UNTUK mengamankan kegiatan penerbangan dari gangguan frekuensi radio untuk penerbangan, Direktorat Jenderal Sumber Daya dan Perangkat Pos dan Informatika Kementerian Komunikasi dan Informatika menjalin kerja sama dengan Direktorat Jenderal Perhubungan Udara Kementerian Perhubungan.
Kedua instansi nantinya akan berkoordinasi mengamankan spektrum frekuensi radio penerbangan sesuai dengan tugas dan fungsinya masing-masing.
Penggunaan frekuensi radio untuk keperluan penerbangan dapat mengalami gangguan baik dari stasiun-stasiun radio penerbangan maupun di luar penerbangan yang dapat mempengaruhi keselamatan penerbangan. "Oleh karenanya penggunaan spektrum frekuensi radio harus diatur sedemikian rupa mulai dari perencanaan, penetapan, perizinan serta standar perangkat yang dipakai," ujar Direktur Jenderal Sumber Daya dan Perangkat Pos dan Informatika (SDPPI), Muhamad Budi Setiawan, di Jakarta, Jumat (26/4).
Budi menyebutkan, spektrum frekuensi radio termasuk sumber daya yang terbatas. Namun spektrum frekuensi radio itu sangat dibutuhkan tidak hanya untuk kegiatan penerbangan.

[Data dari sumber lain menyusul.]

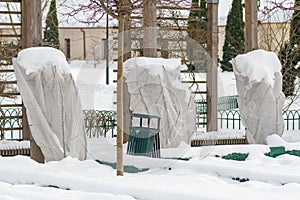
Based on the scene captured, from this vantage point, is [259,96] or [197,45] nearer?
[259,96]

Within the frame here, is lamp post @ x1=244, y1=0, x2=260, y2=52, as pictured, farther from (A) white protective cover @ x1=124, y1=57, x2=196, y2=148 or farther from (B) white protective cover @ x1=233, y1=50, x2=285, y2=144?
(A) white protective cover @ x1=124, y1=57, x2=196, y2=148

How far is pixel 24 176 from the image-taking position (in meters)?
6.69

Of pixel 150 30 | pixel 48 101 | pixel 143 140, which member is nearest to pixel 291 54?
pixel 150 30

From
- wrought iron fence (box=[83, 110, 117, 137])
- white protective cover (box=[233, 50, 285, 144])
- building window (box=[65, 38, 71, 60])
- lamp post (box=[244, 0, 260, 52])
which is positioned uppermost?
lamp post (box=[244, 0, 260, 52])

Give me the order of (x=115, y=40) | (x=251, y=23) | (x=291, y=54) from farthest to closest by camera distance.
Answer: (x=291, y=54) < (x=115, y=40) < (x=251, y=23)

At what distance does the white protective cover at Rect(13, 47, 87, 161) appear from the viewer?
8.06 meters

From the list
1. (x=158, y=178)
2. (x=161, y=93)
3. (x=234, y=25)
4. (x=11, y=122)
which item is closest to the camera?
(x=158, y=178)

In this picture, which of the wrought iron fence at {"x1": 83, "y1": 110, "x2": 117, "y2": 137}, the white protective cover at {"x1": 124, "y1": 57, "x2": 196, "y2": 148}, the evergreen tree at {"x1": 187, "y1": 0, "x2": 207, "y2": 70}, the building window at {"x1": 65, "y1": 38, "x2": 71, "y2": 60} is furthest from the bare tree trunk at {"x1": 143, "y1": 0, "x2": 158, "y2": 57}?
the building window at {"x1": 65, "y1": 38, "x2": 71, "y2": 60}

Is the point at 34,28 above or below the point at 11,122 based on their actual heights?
above

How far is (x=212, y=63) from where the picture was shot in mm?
11977

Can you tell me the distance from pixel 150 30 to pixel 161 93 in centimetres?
114

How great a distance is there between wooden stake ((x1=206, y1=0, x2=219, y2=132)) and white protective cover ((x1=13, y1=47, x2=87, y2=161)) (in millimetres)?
4389

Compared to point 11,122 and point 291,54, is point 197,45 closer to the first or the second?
point 291,54

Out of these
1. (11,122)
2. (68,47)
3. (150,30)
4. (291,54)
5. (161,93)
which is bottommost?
(11,122)
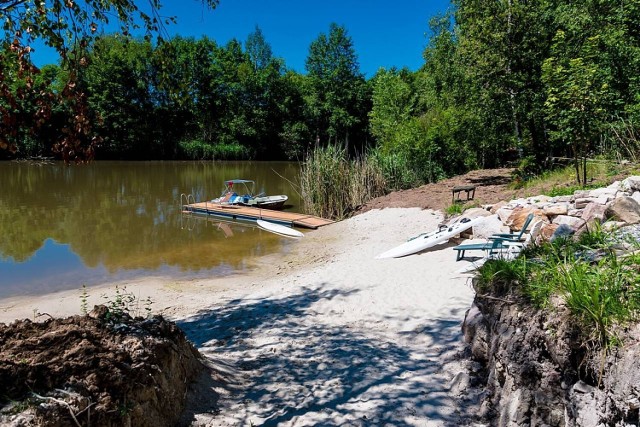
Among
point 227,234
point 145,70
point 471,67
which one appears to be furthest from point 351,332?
point 145,70

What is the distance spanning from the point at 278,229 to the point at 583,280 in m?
12.3

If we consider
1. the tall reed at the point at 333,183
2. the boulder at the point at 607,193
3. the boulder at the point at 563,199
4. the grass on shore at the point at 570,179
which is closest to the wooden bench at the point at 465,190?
the grass on shore at the point at 570,179

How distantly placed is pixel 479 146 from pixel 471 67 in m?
5.73

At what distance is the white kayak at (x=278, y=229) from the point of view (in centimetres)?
1403

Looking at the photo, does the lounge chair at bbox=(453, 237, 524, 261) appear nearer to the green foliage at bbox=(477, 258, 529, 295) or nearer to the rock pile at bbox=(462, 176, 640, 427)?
the rock pile at bbox=(462, 176, 640, 427)

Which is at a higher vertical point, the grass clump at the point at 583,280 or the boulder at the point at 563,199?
the boulder at the point at 563,199

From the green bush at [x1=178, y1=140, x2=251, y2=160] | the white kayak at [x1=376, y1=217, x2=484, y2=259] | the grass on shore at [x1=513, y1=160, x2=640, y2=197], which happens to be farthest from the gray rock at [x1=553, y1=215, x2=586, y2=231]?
the green bush at [x1=178, y1=140, x2=251, y2=160]

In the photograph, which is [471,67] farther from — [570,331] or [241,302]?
[570,331]

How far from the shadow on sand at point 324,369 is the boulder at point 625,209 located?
2.68 m

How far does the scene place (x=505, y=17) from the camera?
14.2 metres

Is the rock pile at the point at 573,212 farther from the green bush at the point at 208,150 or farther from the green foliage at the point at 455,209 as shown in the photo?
the green bush at the point at 208,150

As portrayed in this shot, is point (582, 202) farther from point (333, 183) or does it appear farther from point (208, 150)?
point (208, 150)

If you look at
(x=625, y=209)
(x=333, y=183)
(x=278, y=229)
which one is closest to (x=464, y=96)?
(x=333, y=183)

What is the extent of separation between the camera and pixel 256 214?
16453 mm
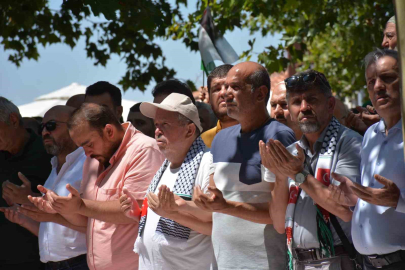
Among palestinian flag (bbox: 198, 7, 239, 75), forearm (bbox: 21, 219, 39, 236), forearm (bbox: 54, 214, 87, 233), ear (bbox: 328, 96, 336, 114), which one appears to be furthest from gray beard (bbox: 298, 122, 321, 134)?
palestinian flag (bbox: 198, 7, 239, 75)

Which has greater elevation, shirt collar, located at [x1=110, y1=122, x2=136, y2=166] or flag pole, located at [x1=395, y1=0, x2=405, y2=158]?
shirt collar, located at [x1=110, y1=122, x2=136, y2=166]

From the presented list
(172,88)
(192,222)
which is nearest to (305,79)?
(192,222)

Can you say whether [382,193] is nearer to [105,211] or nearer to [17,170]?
[105,211]

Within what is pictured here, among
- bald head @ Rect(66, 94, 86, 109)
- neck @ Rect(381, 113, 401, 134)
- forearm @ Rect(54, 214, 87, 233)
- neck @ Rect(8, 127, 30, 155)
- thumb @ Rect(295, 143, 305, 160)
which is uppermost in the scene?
bald head @ Rect(66, 94, 86, 109)

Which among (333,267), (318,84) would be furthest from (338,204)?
(318,84)

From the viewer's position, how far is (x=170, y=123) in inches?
169

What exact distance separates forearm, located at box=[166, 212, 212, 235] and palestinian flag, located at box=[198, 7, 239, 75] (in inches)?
137

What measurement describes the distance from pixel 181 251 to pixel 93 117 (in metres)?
1.38

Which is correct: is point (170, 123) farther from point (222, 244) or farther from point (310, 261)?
point (310, 261)

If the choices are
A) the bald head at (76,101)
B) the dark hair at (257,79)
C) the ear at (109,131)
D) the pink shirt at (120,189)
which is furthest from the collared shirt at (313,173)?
the bald head at (76,101)

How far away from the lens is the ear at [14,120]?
19.3ft

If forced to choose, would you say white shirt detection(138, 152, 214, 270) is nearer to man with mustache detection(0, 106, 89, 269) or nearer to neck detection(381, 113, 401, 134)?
man with mustache detection(0, 106, 89, 269)

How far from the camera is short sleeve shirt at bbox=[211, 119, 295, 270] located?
3633 mm

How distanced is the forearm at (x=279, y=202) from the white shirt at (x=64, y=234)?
1.95 meters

"Spektrum frekuensi radio termasuk sumber daya yang terbatas. Karena terbatas tentunya banyak peminat sehingga perlu manajemen khusus yang terdiri dari kebajakan, perencanaan, penetapan, standar perangkat yang dipakai.Juga perizinan, monitoring dan penertiban yang lebih banyak disentuh dalam kesepakatan,"ujar Budi usai acara penandatangan nota kesepahaman bersama Pengamanan Spektrum Frekuensi Radio untuk Keperluan Penerbangan di hotel Sari Pan Pacific.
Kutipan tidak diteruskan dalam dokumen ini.